University of Cambridge: Cambridge pop-up experience explores the Faustian pacts we make with digital tech
FAUST SHOP, a pop-up installation and performance in Cambridge asks visitors to think about their daily interactions with digital technology. And before they leave, it will ask them if they want to reclaim their digital soul.
Digital technology offers us the world but what does it take away from us and what does it want in return?
Annja Neumann
Do you understand how your cookies and data are being used? Do the benefits of using digital technology outweigh the negatives and the risks? How much of your digital self are you willing to sacrifice?
These are just some of the questions at the heart of a unique project about to take place in Cambridge. On 16th and 17th June, FAUST SHOP, a pop-up installation and performance in the Grafton Centre’s Sook Space will ask visitors to think about their daily interactions with digital technology. And before they leave, it will ask them if they want to reclaim their digital soul.
Stepping into the FAUST SHOP, visitors will be immersed in stories that blur the boundary between virtual spaces and reality. They will encounter characters in the flesh as well as on-screen through motion capture and digital art.

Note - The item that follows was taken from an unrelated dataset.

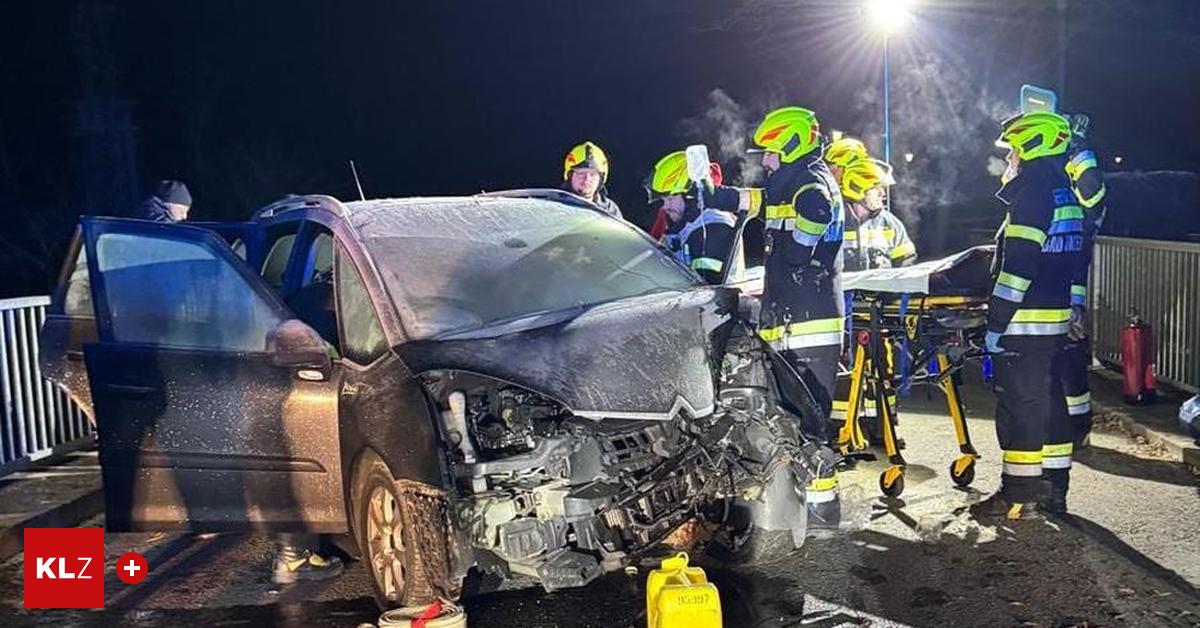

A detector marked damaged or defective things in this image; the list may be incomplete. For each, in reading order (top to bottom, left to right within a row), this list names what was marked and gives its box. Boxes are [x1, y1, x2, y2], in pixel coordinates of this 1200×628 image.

shattered windshield [356, 200, 700, 338]
severely damaged car [44, 191, 836, 608]
crumpled front hood [398, 288, 736, 418]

The venue, Sook Space, already employs AI-driven analytics using smart footfall cameras. FAUST SHOP will add a thermal imaging camera attachment to allow real-time capture of visitor’s “souls” as textures which can be collected and bought back as a special type of non-fungible token (NFT). All visitors will receive a special offer to either give their digital soul to Faust’s new lands or ‘take away’ the digital double they created during their visit. Information collected will then be emailed to them. The installation will also showcase digital objects donated by members of the public to share their personal relationships with digital technology.
The thought-provoking project, led by Cambridge Digital Humanities researcher Dr Annja Neumann, involves post-graduate students, researchers and artists from the University of Cambridge and the School of Creative Industries at Anglia Ruskin University.
The FAUST SHOP is a performance-based research project that uses site-specific theatre to explore agency and get people thinking about the goods and evils of technology.
Neumann says: “We all rely on digital technology now but how often do we stop to consider the impact that it is having on us? We’ll be offering visitors the opportunity to pause, experience their relationship with technology and before they leave, to choose whether to re-claim their digital soul.”
“This is the information that we trail behind us as we make our way through the online world. AI-driven technology produces a digital twin by drawing on our connections, cursor and eye movements, steps, interests, search terms, beliefs, and clicks on the ‘I agree’ button.
“How do we feel about this ghostly self? What would we do to rescue it? How happy are we to let it linger on forever in a place like this? Digital technology offers us the world but what does it take away from us and what does it want in return? These are the really big questions we’re asking people to think about.”
A performance for the digital age
The FAUST SHOP installation accompanies ‘New Lands’, a ticketed (£5) twice-daily (40 tickets per performance) 1-hour ‘augmented theatrical experience’ in the same space. ‘New Lands’ adapts Johann Wolfgang Goethe’s world-famous Faust to the digital age.
Dr Neumann said: “I’m amazed how relevant Goethe’s Faust feels today when the tragic play speaks about how technology moves us.”
The team are using structured light and LiDAR scanners to create 3D digital twins of the actors, and optical motion capture to map their movement onto their virtual twins. One of the performers will be wearing a wireless, inertial motion capture suit under their costume and custom developed software will bring the virtual characters and environment to life.
Audiences will follow Faust as he makes a pact with the Devil, offering his soul for unlimited data and worldly pleasures. Working with the devil, Faust embarks on the work of a god: the creation of a new land. The pact gives Faust access to new technologies that lead to the creation of digital doubles and him winning a new space to live in. Faust’s new lands eventually expand into the space of the Faust Shop where the audience receives a special offer: to buy back their digital soul.
Alexander Mentzel, an MPhil candidate at Cambridge University and Co-director/Co-writer of FAUST SHOP: New Lands, said:
“In our adaptation of the story, Faust’s magical new world unfolds across virtual and physical space, generated by the inputs of the audience themselves. So they will see a world of digital agents and hybrid actors rising up from a sea of data.”
“We’re interested in creating an environment that is at times seductive and at times alienating, allowing the audience during the performance to question whether they’re just passively watching or whether they’re actually complicit in the action. And by the end, they’ll have to decide if they want to sign themselves over to this new world or reclaim their digital soul.”
Dr Annja Neumann is Isaac Newton Trust Research Fellow in Digital Humanities at Cambridge Digital Humanities, an interdisciplinary research centre at the University of Cambridge and an Affiliated Lecturer in German Studies at Cambridge.